(Saved data entries)
········

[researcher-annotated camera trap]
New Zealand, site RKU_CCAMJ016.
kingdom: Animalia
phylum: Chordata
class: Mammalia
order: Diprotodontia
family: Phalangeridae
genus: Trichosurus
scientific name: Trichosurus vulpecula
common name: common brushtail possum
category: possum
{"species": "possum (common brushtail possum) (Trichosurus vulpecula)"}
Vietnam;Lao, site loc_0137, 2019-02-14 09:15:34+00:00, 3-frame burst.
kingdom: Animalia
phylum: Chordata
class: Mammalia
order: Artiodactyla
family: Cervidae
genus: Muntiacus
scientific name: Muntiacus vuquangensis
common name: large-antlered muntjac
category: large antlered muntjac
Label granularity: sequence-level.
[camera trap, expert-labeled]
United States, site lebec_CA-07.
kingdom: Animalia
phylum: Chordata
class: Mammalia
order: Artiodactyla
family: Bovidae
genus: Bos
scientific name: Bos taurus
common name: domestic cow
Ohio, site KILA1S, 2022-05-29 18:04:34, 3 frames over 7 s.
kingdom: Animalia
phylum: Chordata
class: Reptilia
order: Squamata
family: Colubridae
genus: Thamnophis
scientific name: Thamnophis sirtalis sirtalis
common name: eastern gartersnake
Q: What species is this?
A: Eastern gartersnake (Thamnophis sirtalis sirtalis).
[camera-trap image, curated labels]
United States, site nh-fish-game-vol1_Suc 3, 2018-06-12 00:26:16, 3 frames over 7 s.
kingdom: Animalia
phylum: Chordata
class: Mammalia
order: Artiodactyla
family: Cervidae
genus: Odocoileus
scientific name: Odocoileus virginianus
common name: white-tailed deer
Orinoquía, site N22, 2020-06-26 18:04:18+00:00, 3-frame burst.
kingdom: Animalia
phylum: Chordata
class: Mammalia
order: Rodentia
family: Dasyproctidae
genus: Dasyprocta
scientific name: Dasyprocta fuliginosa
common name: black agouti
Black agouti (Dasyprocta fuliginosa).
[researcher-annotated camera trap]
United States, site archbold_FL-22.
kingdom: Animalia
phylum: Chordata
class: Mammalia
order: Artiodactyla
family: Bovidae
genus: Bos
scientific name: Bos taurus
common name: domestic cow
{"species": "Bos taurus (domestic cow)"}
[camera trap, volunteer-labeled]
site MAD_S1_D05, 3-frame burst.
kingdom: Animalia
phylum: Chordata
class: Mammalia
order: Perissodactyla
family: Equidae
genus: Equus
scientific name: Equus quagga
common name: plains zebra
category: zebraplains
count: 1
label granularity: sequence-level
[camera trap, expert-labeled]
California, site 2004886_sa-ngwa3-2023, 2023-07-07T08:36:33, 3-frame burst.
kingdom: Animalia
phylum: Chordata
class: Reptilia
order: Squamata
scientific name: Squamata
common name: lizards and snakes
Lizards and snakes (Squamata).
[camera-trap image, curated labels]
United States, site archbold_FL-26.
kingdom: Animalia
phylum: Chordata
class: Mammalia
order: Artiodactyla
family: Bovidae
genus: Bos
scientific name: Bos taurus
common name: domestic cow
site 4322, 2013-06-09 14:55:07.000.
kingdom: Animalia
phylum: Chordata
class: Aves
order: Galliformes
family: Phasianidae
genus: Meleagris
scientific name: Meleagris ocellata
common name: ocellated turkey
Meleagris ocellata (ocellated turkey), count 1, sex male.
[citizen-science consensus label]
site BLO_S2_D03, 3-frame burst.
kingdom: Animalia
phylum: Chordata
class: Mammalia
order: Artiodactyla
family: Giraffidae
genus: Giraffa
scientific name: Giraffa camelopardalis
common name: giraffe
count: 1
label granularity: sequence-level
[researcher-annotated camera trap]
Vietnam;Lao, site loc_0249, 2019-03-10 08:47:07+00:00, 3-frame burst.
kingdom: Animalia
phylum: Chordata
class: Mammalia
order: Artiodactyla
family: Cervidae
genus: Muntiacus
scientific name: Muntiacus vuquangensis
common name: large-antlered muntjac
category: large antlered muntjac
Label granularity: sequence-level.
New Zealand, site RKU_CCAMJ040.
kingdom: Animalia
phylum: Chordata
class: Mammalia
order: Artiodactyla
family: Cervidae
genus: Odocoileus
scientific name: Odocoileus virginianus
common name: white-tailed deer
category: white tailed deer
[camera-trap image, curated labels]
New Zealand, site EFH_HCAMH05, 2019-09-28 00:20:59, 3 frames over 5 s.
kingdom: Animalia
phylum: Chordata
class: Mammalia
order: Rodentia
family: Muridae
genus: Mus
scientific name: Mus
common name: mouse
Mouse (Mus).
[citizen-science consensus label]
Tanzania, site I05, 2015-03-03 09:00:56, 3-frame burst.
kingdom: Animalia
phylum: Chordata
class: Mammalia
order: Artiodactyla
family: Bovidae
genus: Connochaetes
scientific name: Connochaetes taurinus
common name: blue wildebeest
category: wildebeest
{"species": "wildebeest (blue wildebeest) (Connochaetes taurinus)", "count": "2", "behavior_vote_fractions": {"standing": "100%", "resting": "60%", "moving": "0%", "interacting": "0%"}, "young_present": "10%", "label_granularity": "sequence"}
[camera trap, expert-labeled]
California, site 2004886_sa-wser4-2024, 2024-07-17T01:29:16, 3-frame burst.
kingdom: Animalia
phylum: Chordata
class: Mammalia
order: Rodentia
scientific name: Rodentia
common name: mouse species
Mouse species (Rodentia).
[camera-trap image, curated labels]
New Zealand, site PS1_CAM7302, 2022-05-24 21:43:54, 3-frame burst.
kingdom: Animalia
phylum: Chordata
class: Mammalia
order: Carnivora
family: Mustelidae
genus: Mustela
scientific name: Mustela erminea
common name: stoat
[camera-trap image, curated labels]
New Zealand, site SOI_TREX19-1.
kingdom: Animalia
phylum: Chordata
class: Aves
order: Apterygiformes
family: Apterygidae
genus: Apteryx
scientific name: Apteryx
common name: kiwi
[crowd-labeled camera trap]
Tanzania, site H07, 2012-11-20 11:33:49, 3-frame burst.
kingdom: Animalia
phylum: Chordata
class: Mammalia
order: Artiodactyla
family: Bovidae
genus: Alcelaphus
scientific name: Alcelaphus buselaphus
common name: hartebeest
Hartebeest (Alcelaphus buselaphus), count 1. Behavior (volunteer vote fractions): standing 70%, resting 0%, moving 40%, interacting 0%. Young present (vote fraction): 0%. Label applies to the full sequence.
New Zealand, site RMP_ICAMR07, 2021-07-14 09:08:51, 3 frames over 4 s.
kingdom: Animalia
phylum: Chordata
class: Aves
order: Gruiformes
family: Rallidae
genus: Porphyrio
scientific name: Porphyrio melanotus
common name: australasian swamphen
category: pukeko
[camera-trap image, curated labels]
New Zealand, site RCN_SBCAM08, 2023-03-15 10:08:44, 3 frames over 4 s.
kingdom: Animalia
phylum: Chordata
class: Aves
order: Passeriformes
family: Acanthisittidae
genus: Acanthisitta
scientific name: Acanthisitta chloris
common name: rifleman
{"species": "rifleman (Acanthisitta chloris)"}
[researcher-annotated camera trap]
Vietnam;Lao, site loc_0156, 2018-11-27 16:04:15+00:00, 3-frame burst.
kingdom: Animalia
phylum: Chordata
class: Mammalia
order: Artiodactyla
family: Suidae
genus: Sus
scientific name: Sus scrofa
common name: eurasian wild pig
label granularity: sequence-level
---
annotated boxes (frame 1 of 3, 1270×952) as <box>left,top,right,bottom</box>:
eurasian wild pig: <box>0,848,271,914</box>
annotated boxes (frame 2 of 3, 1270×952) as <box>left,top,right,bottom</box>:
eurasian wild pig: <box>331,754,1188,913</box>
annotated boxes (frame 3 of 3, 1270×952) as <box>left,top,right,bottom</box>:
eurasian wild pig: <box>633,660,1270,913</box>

········

**EXERCISE OBJECTIVE**
What is needed is a verbatim copy of every line in the records above from the one containing "scientific name: Mustela erminea" down to the one containing "scientific name: Alcelaphus buselaphus", both included, and nothing more.

**COMPLETED TASK**
scientific name: Mustela erminea
common name: stoat
[camera-trap image, curated labels]
New Zealand, site SOI_TREX19-1.
kingdom: Animalia
phylum: Chordata
class: Aves
order: Apterygiformes
family: Apterygidae
genus: Apteryx
scientific name: Apteryx
common name: kiwi
[crowd-labeled camera trap]
Tanzania, site H07, 2012-11-20 11:33:49, 3-frame burst.
kingdom: Animalia
phylum: Chordata
class: Mammalia
order: Artiodactyla
family: Bovidae
genus: Alcelaphus
scientific name: Alcelaphus buselaphus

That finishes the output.